Task description> Recast the listing below as a numbered list, with any blank lines omitted.

★ ★ ★ ★ ★ ★ ★

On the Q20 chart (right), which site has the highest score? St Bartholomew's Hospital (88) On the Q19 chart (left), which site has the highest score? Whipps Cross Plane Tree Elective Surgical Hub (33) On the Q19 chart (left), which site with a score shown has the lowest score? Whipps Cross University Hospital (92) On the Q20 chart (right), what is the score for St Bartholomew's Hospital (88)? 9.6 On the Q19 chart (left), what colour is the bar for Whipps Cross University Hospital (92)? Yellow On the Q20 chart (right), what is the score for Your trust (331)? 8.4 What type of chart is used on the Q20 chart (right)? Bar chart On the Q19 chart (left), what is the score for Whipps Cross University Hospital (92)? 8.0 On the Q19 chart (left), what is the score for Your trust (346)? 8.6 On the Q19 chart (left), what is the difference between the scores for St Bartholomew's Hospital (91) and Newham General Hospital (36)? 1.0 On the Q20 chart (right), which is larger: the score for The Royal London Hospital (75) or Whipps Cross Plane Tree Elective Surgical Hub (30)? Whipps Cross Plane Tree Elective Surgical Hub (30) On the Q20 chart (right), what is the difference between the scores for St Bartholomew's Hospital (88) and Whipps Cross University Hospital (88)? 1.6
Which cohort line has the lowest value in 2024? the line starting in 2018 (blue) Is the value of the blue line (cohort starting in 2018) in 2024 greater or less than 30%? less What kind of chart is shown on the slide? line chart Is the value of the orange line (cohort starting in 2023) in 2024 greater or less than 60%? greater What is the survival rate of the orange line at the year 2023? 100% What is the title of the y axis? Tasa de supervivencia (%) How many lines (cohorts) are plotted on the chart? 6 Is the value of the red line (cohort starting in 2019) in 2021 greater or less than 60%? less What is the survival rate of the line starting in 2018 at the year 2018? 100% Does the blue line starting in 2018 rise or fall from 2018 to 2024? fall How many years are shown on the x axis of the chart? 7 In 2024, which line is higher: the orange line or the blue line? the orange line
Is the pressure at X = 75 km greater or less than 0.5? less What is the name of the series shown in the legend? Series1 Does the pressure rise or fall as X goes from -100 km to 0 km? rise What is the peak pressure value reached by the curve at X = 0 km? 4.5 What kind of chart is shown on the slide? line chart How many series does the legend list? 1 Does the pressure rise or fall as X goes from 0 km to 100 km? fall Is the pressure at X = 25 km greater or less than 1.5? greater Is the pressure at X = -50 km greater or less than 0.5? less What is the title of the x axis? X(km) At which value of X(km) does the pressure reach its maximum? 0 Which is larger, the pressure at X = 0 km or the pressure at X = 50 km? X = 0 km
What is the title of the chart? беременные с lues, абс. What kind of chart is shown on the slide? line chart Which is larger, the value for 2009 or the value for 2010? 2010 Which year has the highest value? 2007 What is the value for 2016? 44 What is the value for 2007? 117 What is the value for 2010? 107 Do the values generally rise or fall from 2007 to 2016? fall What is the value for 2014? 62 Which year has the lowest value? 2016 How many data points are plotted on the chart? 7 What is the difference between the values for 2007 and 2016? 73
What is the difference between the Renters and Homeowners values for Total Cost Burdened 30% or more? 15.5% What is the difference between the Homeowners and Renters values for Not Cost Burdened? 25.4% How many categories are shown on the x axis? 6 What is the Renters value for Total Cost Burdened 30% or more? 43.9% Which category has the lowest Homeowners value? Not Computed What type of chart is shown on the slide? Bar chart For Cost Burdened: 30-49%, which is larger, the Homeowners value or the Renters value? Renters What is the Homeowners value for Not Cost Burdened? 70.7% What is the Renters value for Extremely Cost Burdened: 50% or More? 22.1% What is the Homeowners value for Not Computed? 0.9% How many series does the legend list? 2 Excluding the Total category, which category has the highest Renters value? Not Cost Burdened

★ ★ ★ ★ ★ ★ ★

Task result>
1. On the Q20 chart (right), which site has the highest score? St Bartholomew's Hospital (88) On the Q19 chart (left), which site has the highest score? Whipps Cross Plane Tree Elective Surgical Hub (33) On the Q19 chart (left), which site with a score shown has the lowest score? Whipps Cross University Hospital (92) On the Q20 chart (right), what is the score for St Bartholomew's Hospital (88)? 9.6 On the Q19 chart (left), what colour is the bar for Whipps Cross University Hospital (92)? Yellow On the Q20 chart (right), what is the score for Your trust (331)? 8.4 What type of chart is used on the Q20 chart (right)? Bar chart On the Q19 chart (left), what is the score for Whipps Cross University Hospital (92)? 8.0 On the Q19 chart (left), what is the score for Your trust (346)? 8.6 On the Q19 chart (left), what is the difference between the scores for St Bartholomew's Hospital (91) and Newham General Hospital (36)? 1.0 On the Q20 chart (right), which is larger: the score for The Royal London Hospital (75) or Whipps Cross Plane Tree Elective Surgical Hub (30)? Whipps Cross Plane Tree Elective Surgical Hub (30) On the Q20 chart (right), what is the difference between the scores for St Bartholomew's Hospital (88) and Whipps Cross University Hospital (88)? 1.6
2. Which cohort line has the lowest value in 2024? the line starting in 2018 (blue) Is the value of the blue line (cohort starting in 2018) in 2024 greater or less than 30%? less What kind of chart is shown on the slide? line chart Is the value of the orange line (cohort starting in 2023) in 2024 greater or less than 60%? greater What is the survival rate of the orange line at the year 2023? 100% What is the title of the y axis? Tasa de supervivencia (%) How many lines (cohorts) are plotted on the chart? 6 Is the value of the red line (cohort starting in 2019) in 2021 greater or less than 60%? less What is the survival rate of the line starting in 2018 at the year 2018? 100% Does the blue line starting in 2018 rise or fall from 2018 to 2024? fall How many years are shown on the x axis of the chart? 7 In 2024, which line is higher: the orange line or the blue line? the orange line
3. Is the pressure at X = 75 km greater or less than 0.5? less What is the name of the series shown in the legend? Series1 Does the pressure rise or fall as X goes from -100 km to 0 km? rise What is the peak pressure value reached by the curve at X = 0 km? 4.5 What kind of chart is shown on the slide? line chart How many series does the legend list? 1 Does the pressure rise or fall as X goes from 0 km to 100 km? fall Is the pressure at X = 25 km greater or less than 1.5? greater Is the pressure at X = -50 km greater or less than 0.5? less What is the title of the x axis? X(km) At which value of X(km) does the pressure reach its maximum? 0 Which is larger, the pressure at X = 0 km or the pressure at X = 50 km? X = 0 km
4. What is the title of the chart? беременные с lues, абс. What kind of chart is shown on the slide? line chart Which is larger, the value for 2009 or the value for 2010? 2010 Which year has the highest value? 2007 What is the value for 2016? 44 What is the value for 2007? 117 What is the value for 2010? 107 Do the values generally rise or fall from 2007 to 2016? fall What is the value for 2014? 62 Which year has the lowest value? 2016 How many data points are plotted on the chart? 7 What is the difference between the values for 2007 and 2016? 73
5. What is the difference between the Renters and Homeowners values for Total Cost Burdened 30% or more? 15.5% What is the difference between the Homeowners and Renters values for Not Cost Burdened? 25.4% How many categories are shown on the x axis? 6 What is the Renters value for Total Cost Burdened 30% or more? 43.9% Which category has the lowest Homeowners value? Not Computed What type of chart is shown on the slide? Bar chart For Cost Burdened: 30-49%, which is larger, the Homeowners value or the Renters value? Renters What is the Homeowners value for Not Cost Burdened? 70.7% What is the Renters value for Extremely Cost Burdened: 50% or More? 22.1% What is the Homeowners value for Not Computed? 0.9% How many series does the legend list? 2 Excluding the Total category, which category has the highest Renters value? Not Cost Burdened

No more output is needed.